> Your objective
Select every line of the data below that contains the word "Returning", and copy each one. Case matters.

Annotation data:
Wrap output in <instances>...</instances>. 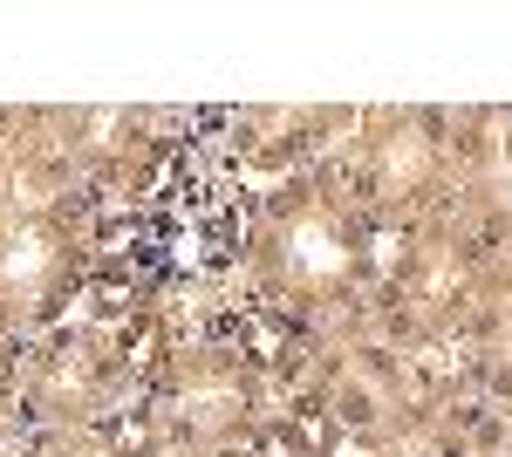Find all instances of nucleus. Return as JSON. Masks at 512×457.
Returning <instances> with one entry per match:
<instances>
[{"label": "nucleus", "mask_w": 512, "mask_h": 457, "mask_svg": "<svg viewBox=\"0 0 512 457\" xmlns=\"http://www.w3.org/2000/svg\"><path fill=\"white\" fill-rule=\"evenodd\" d=\"M287 260L301 273H321V280H328V273L349 267V246H335V232L321 226V219H301V226L287 232Z\"/></svg>", "instance_id": "obj_1"}, {"label": "nucleus", "mask_w": 512, "mask_h": 457, "mask_svg": "<svg viewBox=\"0 0 512 457\" xmlns=\"http://www.w3.org/2000/svg\"><path fill=\"white\" fill-rule=\"evenodd\" d=\"M328 457H369V444H355V437H342V444H335Z\"/></svg>", "instance_id": "obj_10"}, {"label": "nucleus", "mask_w": 512, "mask_h": 457, "mask_svg": "<svg viewBox=\"0 0 512 457\" xmlns=\"http://www.w3.org/2000/svg\"><path fill=\"white\" fill-rule=\"evenodd\" d=\"M0 267H7V280H35V273L48 267V239H41V232H21V239H7Z\"/></svg>", "instance_id": "obj_7"}, {"label": "nucleus", "mask_w": 512, "mask_h": 457, "mask_svg": "<svg viewBox=\"0 0 512 457\" xmlns=\"http://www.w3.org/2000/svg\"><path fill=\"white\" fill-rule=\"evenodd\" d=\"M253 457H301V444H294V430H267V437L253 444Z\"/></svg>", "instance_id": "obj_9"}, {"label": "nucleus", "mask_w": 512, "mask_h": 457, "mask_svg": "<svg viewBox=\"0 0 512 457\" xmlns=\"http://www.w3.org/2000/svg\"><path fill=\"white\" fill-rule=\"evenodd\" d=\"M246 355H253V362H287V355H294V328H287L280 314H253V321H246Z\"/></svg>", "instance_id": "obj_3"}, {"label": "nucleus", "mask_w": 512, "mask_h": 457, "mask_svg": "<svg viewBox=\"0 0 512 457\" xmlns=\"http://www.w3.org/2000/svg\"><path fill=\"white\" fill-rule=\"evenodd\" d=\"M151 451V423L144 417H123L117 430H110V457H144Z\"/></svg>", "instance_id": "obj_8"}, {"label": "nucleus", "mask_w": 512, "mask_h": 457, "mask_svg": "<svg viewBox=\"0 0 512 457\" xmlns=\"http://www.w3.org/2000/svg\"><path fill=\"white\" fill-rule=\"evenodd\" d=\"M158 348H164L158 321H130V328H123V369H137V376L158 369Z\"/></svg>", "instance_id": "obj_6"}, {"label": "nucleus", "mask_w": 512, "mask_h": 457, "mask_svg": "<svg viewBox=\"0 0 512 457\" xmlns=\"http://www.w3.org/2000/svg\"><path fill=\"white\" fill-rule=\"evenodd\" d=\"M355 253H362V267L376 273V280H396V273L410 267V232L403 226H369Z\"/></svg>", "instance_id": "obj_2"}, {"label": "nucleus", "mask_w": 512, "mask_h": 457, "mask_svg": "<svg viewBox=\"0 0 512 457\" xmlns=\"http://www.w3.org/2000/svg\"><path fill=\"white\" fill-rule=\"evenodd\" d=\"M465 369H472V342H465V335H437V342H424V376L451 382V376H465Z\"/></svg>", "instance_id": "obj_4"}, {"label": "nucleus", "mask_w": 512, "mask_h": 457, "mask_svg": "<svg viewBox=\"0 0 512 457\" xmlns=\"http://www.w3.org/2000/svg\"><path fill=\"white\" fill-rule=\"evenodd\" d=\"M294 444H301V451H315V457H328L335 444H342V423L308 403V410H294Z\"/></svg>", "instance_id": "obj_5"}]
</instances>
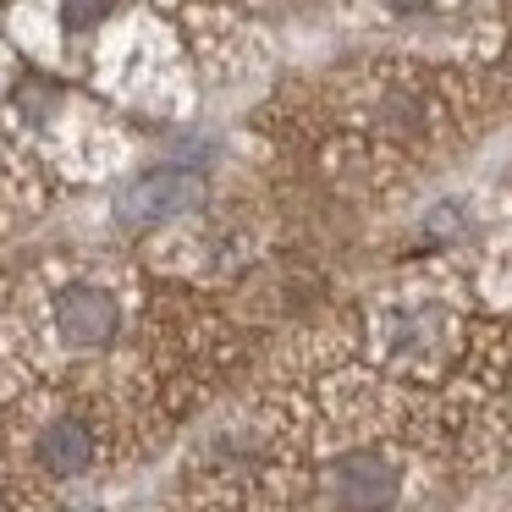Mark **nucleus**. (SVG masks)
<instances>
[{"label": "nucleus", "instance_id": "nucleus-3", "mask_svg": "<svg viewBox=\"0 0 512 512\" xmlns=\"http://www.w3.org/2000/svg\"><path fill=\"white\" fill-rule=\"evenodd\" d=\"M56 325L72 347H105L122 331V303H116V292L78 281V287H67L56 298Z\"/></svg>", "mask_w": 512, "mask_h": 512}, {"label": "nucleus", "instance_id": "nucleus-5", "mask_svg": "<svg viewBox=\"0 0 512 512\" xmlns=\"http://www.w3.org/2000/svg\"><path fill=\"white\" fill-rule=\"evenodd\" d=\"M446 342V314L430 303H397L386 314V347L397 358H430Z\"/></svg>", "mask_w": 512, "mask_h": 512}, {"label": "nucleus", "instance_id": "nucleus-6", "mask_svg": "<svg viewBox=\"0 0 512 512\" xmlns=\"http://www.w3.org/2000/svg\"><path fill=\"white\" fill-rule=\"evenodd\" d=\"M105 12H111V0H61V17H67L72 34H78V28H94Z\"/></svg>", "mask_w": 512, "mask_h": 512}, {"label": "nucleus", "instance_id": "nucleus-7", "mask_svg": "<svg viewBox=\"0 0 512 512\" xmlns=\"http://www.w3.org/2000/svg\"><path fill=\"white\" fill-rule=\"evenodd\" d=\"M391 12H424V6H430V0H386Z\"/></svg>", "mask_w": 512, "mask_h": 512}, {"label": "nucleus", "instance_id": "nucleus-4", "mask_svg": "<svg viewBox=\"0 0 512 512\" xmlns=\"http://www.w3.org/2000/svg\"><path fill=\"white\" fill-rule=\"evenodd\" d=\"M89 463H94V430L78 419V413L50 419L45 430H39V468H45V474L72 479V474H83Z\"/></svg>", "mask_w": 512, "mask_h": 512}, {"label": "nucleus", "instance_id": "nucleus-1", "mask_svg": "<svg viewBox=\"0 0 512 512\" xmlns=\"http://www.w3.org/2000/svg\"><path fill=\"white\" fill-rule=\"evenodd\" d=\"M204 204V177L188 166H166V171H144L138 182H127L116 193V215L127 226H166L177 215H193Z\"/></svg>", "mask_w": 512, "mask_h": 512}, {"label": "nucleus", "instance_id": "nucleus-2", "mask_svg": "<svg viewBox=\"0 0 512 512\" xmlns=\"http://www.w3.org/2000/svg\"><path fill=\"white\" fill-rule=\"evenodd\" d=\"M397 490H402L397 463L380 452H347L331 463V496L347 512H386L397 501Z\"/></svg>", "mask_w": 512, "mask_h": 512}]
</instances>
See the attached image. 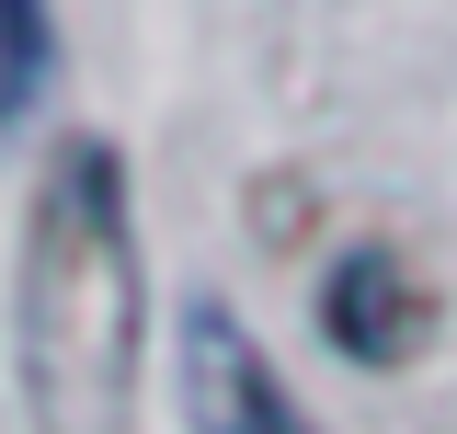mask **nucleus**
Listing matches in <instances>:
<instances>
[{
    "instance_id": "1",
    "label": "nucleus",
    "mask_w": 457,
    "mask_h": 434,
    "mask_svg": "<svg viewBox=\"0 0 457 434\" xmlns=\"http://www.w3.org/2000/svg\"><path fill=\"white\" fill-rule=\"evenodd\" d=\"M137 321H149V274H137V195L126 149L69 126L35 171L23 217V274H12V378L46 434H114L137 388Z\"/></svg>"
},
{
    "instance_id": "2",
    "label": "nucleus",
    "mask_w": 457,
    "mask_h": 434,
    "mask_svg": "<svg viewBox=\"0 0 457 434\" xmlns=\"http://www.w3.org/2000/svg\"><path fill=\"white\" fill-rule=\"evenodd\" d=\"M171 378H183V423L195 434H320L297 412V388L263 366V343H252V321H240L228 297H195V309H183Z\"/></svg>"
},
{
    "instance_id": "3",
    "label": "nucleus",
    "mask_w": 457,
    "mask_h": 434,
    "mask_svg": "<svg viewBox=\"0 0 457 434\" xmlns=\"http://www.w3.org/2000/svg\"><path fill=\"white\" fill-rule=\"evenodd\" d=\"M320 331H332L343 366H411L435 343V286H423V263L389 252V240L332 252V274H320Z\"/></svg>"
},
{
    "instance_id": "4",
    "label": "nucleus",
    "mask_w": 457,
    "mask_h": 434,
    "mask_svg": "<svg viewBox=\"0 0 457 434\" xmlns=\"http://www.w3.org/2000/svg\"><path fill=\"white\" fill-rule=\"evenodd\" d=\"M46 57H57L46 0H0V126H23V104L46 92Z\"/></svg>"
}]
</instances>
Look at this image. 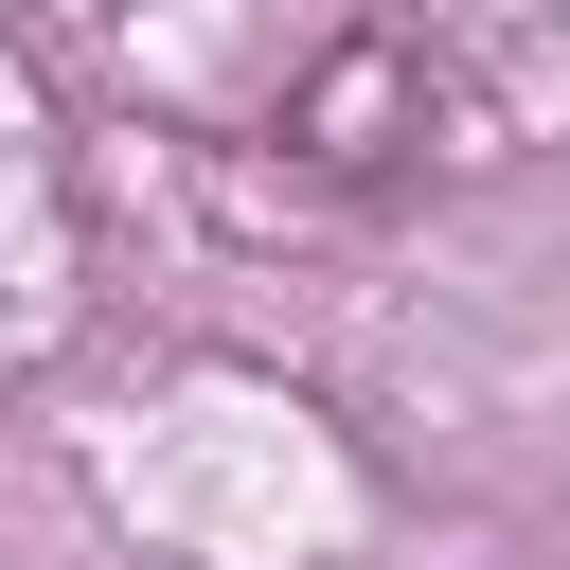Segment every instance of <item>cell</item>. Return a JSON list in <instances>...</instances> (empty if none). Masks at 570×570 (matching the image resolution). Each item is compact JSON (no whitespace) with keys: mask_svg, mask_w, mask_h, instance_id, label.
Returning a JSON list of instances; mask_svg holds the SVG:
<instances>
[]
</instances>
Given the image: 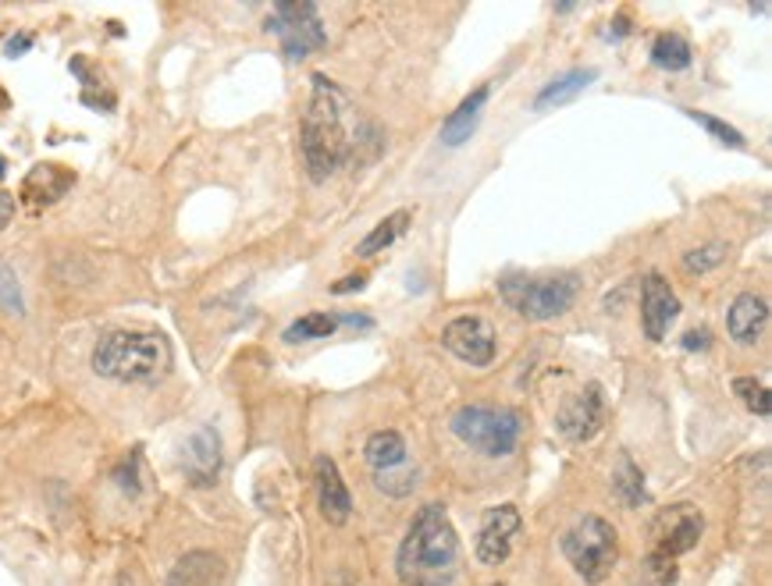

> Solution to this exercise
Returning <instances> with one entry per match:
Returning a JSON list of instances; mask_svg holds the SVG:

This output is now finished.